TAMPA — More than halfway through what could be his final season in Tampa Bay, the rhetorical question is growing louder: Where will we find Mike Evans playing next year?
Answer: In the end zone.
The Bucs receiver is tied for second in the NFL with nine touchdown catches, one behind the Dolphins’ Tyreek Hill, who has 34 more receptions than Evans.
Evans has 90 TDs for his career, which ranks 15th in NFL history. At this pace, he would reach 100 sometime early next year to add to a Canton-worthy resume.
“I’ve just been playing for a long time, and my skill set and my size, it definitely helps me in the red area, a lot,” the 6-foot-5 Evans said Wednesday. “I wish I would have had more touchdowns in my career, but it didn’t go that way, so hopefully I can keep getting opportunities. ... You have to keep working, no matter what.”

Records supplied —
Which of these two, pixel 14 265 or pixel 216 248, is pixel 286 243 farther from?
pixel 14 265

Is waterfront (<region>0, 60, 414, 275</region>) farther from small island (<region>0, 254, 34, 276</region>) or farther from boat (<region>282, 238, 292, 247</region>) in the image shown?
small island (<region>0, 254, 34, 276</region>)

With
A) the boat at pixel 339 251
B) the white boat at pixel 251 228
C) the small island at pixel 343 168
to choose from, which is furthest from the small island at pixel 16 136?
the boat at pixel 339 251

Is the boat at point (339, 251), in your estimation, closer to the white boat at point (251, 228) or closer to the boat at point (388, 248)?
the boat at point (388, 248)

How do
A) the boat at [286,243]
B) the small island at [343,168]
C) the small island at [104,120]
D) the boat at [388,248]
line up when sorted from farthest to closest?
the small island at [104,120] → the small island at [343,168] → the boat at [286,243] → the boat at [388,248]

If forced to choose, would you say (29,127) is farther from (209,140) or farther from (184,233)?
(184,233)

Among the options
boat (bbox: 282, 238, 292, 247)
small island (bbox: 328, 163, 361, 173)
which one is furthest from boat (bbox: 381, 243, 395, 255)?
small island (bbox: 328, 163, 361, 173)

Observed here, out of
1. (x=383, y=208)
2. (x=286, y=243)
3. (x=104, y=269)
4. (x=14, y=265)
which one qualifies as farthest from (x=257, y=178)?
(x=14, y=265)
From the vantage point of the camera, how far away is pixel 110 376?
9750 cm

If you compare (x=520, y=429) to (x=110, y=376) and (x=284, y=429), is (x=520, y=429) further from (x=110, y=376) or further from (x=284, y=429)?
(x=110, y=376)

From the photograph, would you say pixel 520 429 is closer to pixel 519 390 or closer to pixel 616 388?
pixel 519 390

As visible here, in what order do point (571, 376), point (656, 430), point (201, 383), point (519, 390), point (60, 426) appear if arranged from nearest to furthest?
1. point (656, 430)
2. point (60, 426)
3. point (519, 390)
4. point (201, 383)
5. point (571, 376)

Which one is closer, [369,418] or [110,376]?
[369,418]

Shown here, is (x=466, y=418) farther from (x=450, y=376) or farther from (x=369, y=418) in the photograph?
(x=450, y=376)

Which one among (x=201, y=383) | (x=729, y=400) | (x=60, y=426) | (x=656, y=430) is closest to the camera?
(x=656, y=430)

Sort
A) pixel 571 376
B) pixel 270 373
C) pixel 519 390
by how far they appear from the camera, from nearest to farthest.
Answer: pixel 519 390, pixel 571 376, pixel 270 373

Problem to work on —
Transcribe the passage of the Mike Evans article above that begins with the words "The Bucs receiver" and ends with "a Canton-worthy resume.", word for word.

Correct response —
The Bucs receiver is tied for second in the NFL with nine touchdown catches, one behind the Dolphins’ Tyreek Hill, who has 34 more receptions than Evans.
Evans has 90 TDs for his career, which ranks 15th in NFL history. At this pace, he would reach 100 sometime early next year to add to a Canton-worthy resume.